BEGIN Data to use

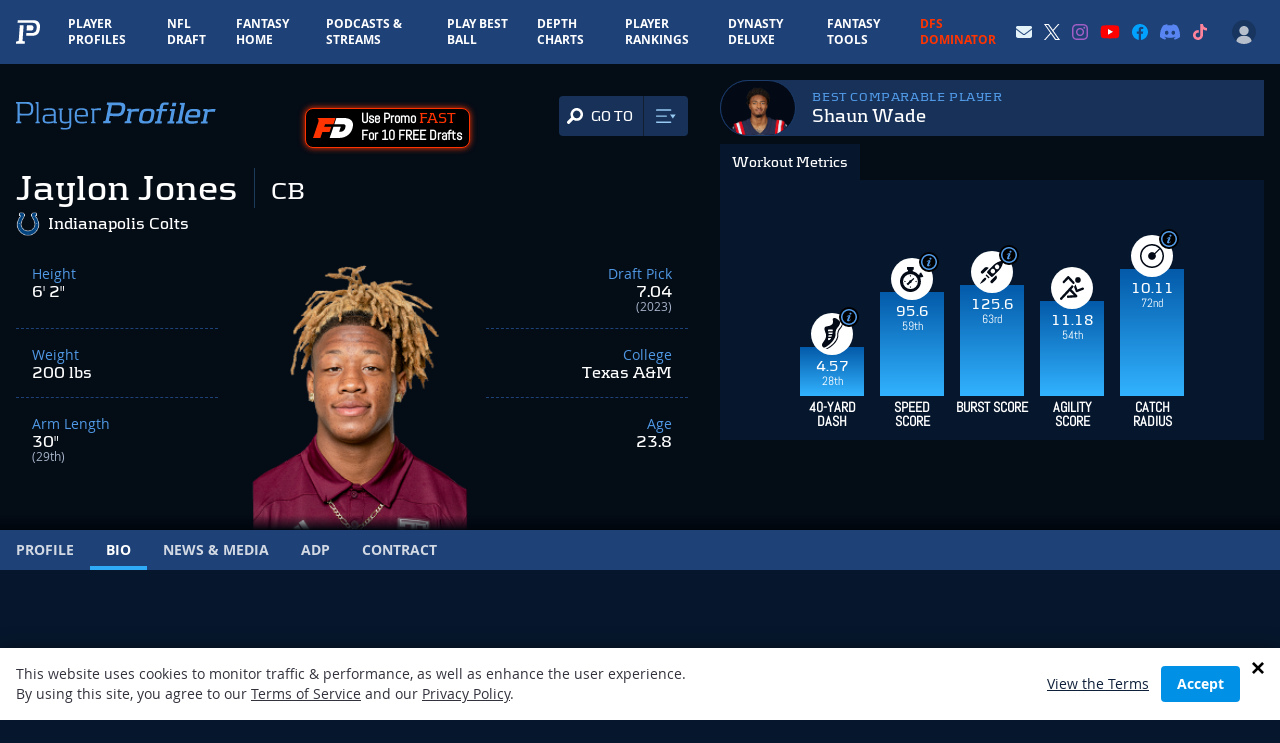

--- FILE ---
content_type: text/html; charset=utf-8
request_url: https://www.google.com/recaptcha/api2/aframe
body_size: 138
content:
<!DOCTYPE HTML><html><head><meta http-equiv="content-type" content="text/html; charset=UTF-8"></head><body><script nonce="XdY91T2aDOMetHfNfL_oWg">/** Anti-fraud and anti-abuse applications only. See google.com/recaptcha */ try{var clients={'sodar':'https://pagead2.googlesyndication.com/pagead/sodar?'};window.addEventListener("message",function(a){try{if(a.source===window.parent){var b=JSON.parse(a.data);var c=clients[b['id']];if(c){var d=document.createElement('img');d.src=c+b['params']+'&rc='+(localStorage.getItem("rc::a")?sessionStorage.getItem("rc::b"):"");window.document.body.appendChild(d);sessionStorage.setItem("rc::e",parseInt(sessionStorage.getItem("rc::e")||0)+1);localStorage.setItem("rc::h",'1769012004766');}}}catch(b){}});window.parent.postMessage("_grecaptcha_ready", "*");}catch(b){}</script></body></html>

END Data to use
BEGIN Data to use

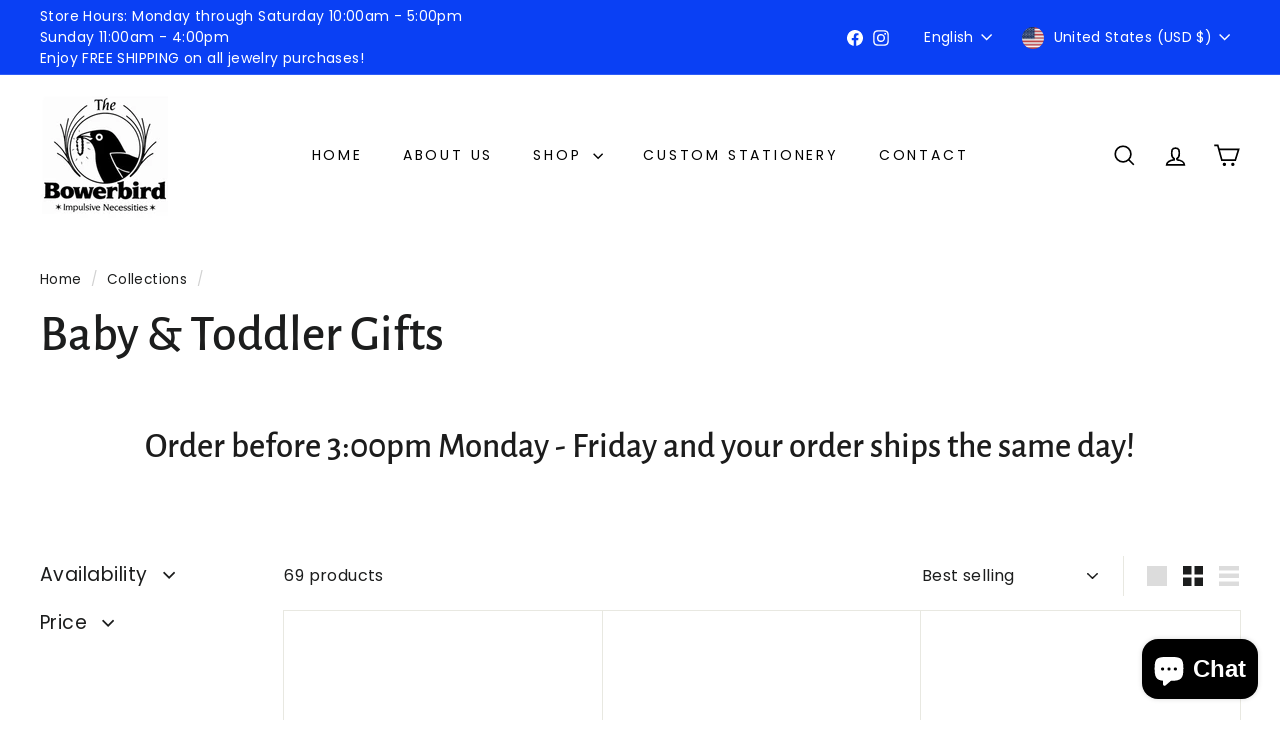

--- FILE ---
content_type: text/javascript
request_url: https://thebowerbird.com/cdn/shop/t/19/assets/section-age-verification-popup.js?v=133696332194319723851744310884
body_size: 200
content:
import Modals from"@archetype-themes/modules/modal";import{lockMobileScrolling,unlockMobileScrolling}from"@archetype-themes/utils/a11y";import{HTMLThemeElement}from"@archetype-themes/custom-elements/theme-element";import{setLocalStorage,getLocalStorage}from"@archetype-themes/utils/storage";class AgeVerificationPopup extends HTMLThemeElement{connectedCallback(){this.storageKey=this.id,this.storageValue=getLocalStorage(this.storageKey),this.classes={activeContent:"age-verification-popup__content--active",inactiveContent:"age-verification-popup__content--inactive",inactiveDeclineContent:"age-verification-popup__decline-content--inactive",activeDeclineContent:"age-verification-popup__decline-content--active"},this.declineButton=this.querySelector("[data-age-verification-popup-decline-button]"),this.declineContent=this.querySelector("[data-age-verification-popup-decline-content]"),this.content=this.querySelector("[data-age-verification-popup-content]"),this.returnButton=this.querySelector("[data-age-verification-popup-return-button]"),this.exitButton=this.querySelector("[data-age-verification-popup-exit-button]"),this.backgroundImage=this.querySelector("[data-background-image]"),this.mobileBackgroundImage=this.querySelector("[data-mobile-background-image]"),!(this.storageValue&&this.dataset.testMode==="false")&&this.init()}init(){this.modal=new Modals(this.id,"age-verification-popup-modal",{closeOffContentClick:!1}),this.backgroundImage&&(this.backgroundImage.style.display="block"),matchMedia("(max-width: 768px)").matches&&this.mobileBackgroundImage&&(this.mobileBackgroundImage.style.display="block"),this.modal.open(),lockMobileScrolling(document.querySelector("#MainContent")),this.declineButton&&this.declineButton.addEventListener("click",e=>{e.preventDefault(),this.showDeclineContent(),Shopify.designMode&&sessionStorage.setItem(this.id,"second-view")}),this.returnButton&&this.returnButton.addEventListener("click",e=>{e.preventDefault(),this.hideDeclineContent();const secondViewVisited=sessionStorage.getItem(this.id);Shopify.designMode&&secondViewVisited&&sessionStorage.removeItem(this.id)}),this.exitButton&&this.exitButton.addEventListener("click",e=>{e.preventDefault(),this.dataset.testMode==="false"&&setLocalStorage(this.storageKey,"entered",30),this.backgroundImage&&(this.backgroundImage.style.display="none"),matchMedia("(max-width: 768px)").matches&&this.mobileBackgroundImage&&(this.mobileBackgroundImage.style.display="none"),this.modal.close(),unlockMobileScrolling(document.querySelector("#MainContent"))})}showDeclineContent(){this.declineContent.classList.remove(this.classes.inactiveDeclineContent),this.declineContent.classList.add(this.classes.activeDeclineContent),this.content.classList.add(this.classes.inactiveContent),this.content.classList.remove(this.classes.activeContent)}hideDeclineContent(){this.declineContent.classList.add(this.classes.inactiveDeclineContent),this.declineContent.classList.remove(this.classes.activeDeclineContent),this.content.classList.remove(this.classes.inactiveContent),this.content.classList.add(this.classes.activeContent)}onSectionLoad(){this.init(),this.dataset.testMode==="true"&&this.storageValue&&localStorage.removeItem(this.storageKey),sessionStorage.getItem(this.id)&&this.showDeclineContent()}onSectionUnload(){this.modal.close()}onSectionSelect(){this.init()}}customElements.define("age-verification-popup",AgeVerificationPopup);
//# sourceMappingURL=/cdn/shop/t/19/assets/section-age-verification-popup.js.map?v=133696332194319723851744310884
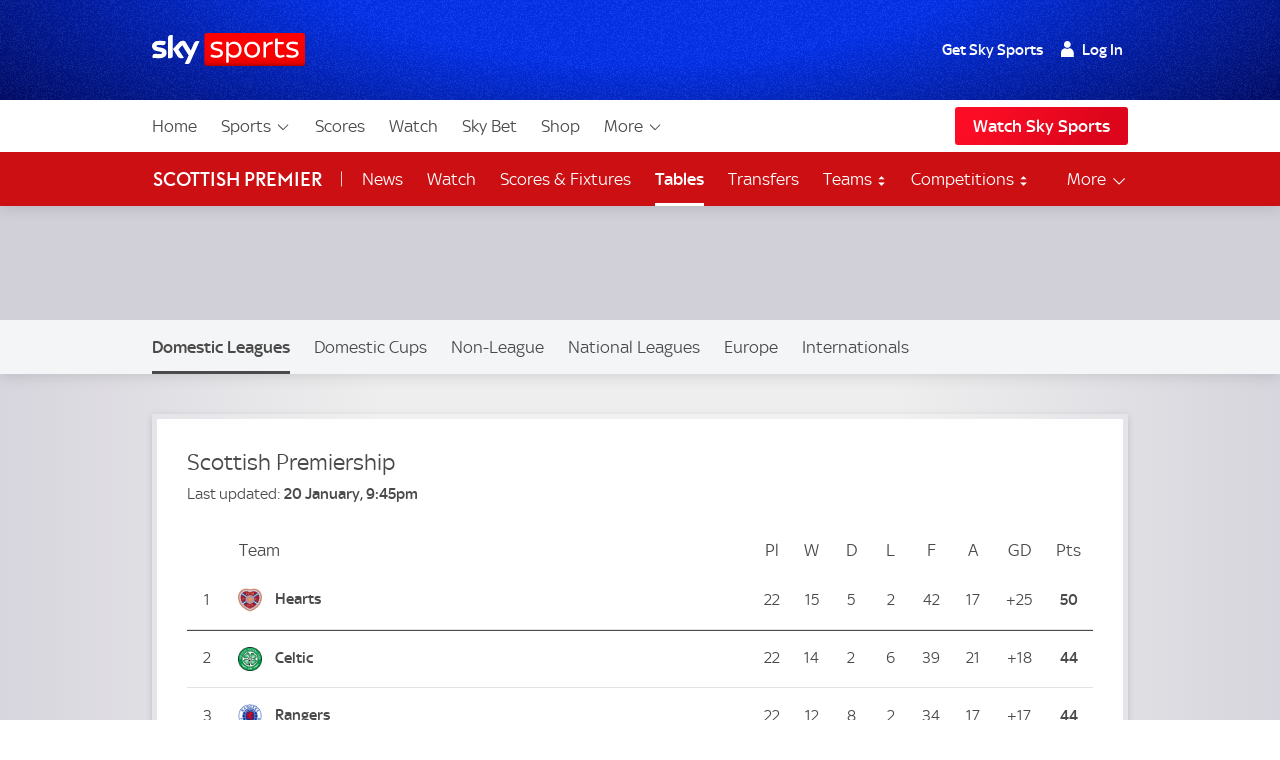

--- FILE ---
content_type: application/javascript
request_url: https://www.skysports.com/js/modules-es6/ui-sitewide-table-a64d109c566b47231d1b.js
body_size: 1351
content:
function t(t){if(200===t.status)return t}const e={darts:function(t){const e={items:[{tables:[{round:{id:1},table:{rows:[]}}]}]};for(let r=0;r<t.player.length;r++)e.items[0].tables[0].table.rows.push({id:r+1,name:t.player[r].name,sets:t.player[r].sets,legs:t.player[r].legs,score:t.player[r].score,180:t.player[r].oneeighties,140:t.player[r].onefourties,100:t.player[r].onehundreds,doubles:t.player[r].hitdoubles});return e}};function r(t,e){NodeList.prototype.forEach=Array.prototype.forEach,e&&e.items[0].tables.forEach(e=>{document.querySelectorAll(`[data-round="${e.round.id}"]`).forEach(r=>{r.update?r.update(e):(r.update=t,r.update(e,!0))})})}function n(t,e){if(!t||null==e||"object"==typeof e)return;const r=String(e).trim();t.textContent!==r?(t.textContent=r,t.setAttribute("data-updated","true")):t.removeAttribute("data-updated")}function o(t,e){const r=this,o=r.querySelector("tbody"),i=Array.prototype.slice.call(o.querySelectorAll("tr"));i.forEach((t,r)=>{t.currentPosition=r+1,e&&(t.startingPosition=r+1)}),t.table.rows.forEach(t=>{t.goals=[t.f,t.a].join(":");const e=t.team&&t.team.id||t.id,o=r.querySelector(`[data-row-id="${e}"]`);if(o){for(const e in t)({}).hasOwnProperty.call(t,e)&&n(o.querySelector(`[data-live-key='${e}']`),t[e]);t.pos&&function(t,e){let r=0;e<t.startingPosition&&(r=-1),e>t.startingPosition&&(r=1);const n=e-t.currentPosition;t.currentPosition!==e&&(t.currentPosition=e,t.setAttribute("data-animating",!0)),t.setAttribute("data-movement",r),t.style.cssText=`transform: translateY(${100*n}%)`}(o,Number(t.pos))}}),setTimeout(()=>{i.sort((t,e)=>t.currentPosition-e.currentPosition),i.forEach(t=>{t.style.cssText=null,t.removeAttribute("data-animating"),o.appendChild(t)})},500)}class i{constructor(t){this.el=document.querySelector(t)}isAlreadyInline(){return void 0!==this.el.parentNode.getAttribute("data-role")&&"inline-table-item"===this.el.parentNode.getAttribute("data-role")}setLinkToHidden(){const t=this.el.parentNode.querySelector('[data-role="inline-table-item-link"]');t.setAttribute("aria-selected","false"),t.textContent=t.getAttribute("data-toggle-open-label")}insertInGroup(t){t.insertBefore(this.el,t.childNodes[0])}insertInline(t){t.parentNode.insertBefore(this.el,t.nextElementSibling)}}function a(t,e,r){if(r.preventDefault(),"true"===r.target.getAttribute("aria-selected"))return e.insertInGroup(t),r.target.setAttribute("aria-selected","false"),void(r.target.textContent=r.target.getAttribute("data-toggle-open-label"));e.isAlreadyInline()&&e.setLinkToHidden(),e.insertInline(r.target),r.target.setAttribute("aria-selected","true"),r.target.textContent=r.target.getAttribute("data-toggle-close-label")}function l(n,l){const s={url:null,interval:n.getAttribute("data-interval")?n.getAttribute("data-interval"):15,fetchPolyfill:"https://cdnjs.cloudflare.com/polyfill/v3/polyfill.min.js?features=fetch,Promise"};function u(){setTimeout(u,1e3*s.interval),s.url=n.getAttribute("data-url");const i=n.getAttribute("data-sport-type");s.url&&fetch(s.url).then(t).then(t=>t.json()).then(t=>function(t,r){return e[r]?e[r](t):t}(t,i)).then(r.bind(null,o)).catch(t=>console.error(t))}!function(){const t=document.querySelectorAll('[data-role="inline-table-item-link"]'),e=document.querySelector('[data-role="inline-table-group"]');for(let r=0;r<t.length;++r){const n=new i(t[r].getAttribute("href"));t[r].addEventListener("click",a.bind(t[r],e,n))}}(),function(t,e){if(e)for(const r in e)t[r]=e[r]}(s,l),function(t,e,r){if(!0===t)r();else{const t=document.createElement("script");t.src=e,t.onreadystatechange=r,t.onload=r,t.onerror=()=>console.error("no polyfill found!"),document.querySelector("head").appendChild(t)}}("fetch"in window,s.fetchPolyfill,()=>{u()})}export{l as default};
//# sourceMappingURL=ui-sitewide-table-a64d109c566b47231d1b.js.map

END Data to use
BEGIN Data to use

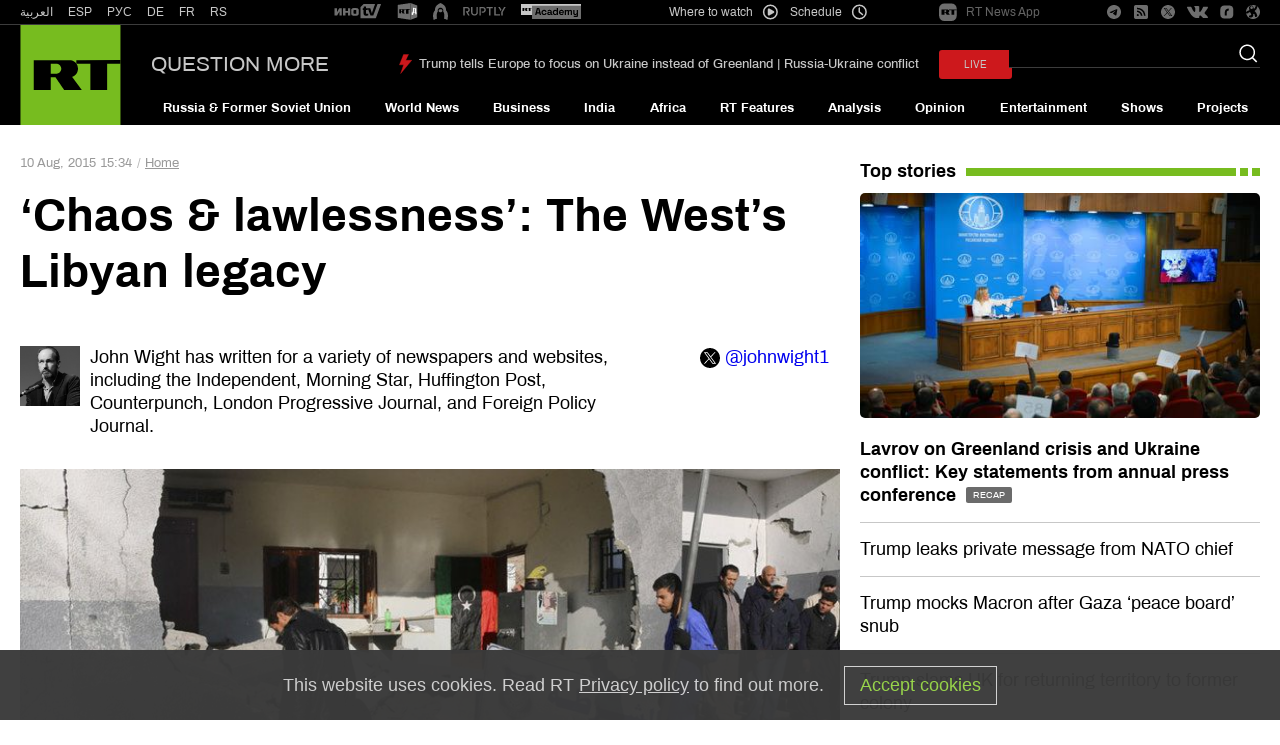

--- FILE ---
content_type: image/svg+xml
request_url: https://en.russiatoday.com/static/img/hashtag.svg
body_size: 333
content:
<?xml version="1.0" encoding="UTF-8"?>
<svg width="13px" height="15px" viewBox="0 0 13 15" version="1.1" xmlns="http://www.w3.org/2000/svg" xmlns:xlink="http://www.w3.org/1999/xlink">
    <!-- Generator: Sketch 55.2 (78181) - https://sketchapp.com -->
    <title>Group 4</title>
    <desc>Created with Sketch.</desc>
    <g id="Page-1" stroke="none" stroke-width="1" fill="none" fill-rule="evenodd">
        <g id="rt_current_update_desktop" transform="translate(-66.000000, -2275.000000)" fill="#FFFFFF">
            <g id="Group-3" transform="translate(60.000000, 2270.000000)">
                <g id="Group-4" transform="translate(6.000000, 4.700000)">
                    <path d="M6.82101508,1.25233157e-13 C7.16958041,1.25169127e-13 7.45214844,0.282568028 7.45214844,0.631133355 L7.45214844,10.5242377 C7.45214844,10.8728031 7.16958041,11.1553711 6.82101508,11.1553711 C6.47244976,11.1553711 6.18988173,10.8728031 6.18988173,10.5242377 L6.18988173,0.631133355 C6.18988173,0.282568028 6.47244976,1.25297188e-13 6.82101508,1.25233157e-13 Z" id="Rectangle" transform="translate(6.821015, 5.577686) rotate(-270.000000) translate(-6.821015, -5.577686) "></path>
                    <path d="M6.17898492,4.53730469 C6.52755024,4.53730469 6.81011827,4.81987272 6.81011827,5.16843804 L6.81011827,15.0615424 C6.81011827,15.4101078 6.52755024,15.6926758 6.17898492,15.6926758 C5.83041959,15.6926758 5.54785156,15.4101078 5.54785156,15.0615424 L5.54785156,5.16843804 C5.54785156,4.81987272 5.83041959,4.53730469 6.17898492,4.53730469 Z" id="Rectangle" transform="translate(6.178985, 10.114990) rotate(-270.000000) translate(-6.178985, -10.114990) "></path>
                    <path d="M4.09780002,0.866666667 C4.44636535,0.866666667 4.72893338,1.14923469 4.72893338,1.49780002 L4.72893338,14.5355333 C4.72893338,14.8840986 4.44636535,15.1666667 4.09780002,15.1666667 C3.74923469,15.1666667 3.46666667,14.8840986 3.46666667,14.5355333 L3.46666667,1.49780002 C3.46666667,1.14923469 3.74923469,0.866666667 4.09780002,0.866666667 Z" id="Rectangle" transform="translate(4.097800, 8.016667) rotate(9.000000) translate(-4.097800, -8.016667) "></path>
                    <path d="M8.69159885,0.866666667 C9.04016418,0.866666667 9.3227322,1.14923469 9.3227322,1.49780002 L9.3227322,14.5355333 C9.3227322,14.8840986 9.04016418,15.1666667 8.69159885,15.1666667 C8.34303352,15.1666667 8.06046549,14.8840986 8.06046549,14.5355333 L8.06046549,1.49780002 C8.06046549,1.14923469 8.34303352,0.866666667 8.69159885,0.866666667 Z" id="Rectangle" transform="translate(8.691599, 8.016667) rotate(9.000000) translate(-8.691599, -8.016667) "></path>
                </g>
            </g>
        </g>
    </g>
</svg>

END Data to use

[Task description]: Go line by line through the data, copying each one that contains the word "sitewide".

[Answer for this exercise]:
request_url: https://www.skysports.com/js/modules-es6/ui-sitewide-table-a64d109c566b47231d1b.js
//# sourceMappingURL=ui-sitewide-table-a64d109c566b47231d1b.js.map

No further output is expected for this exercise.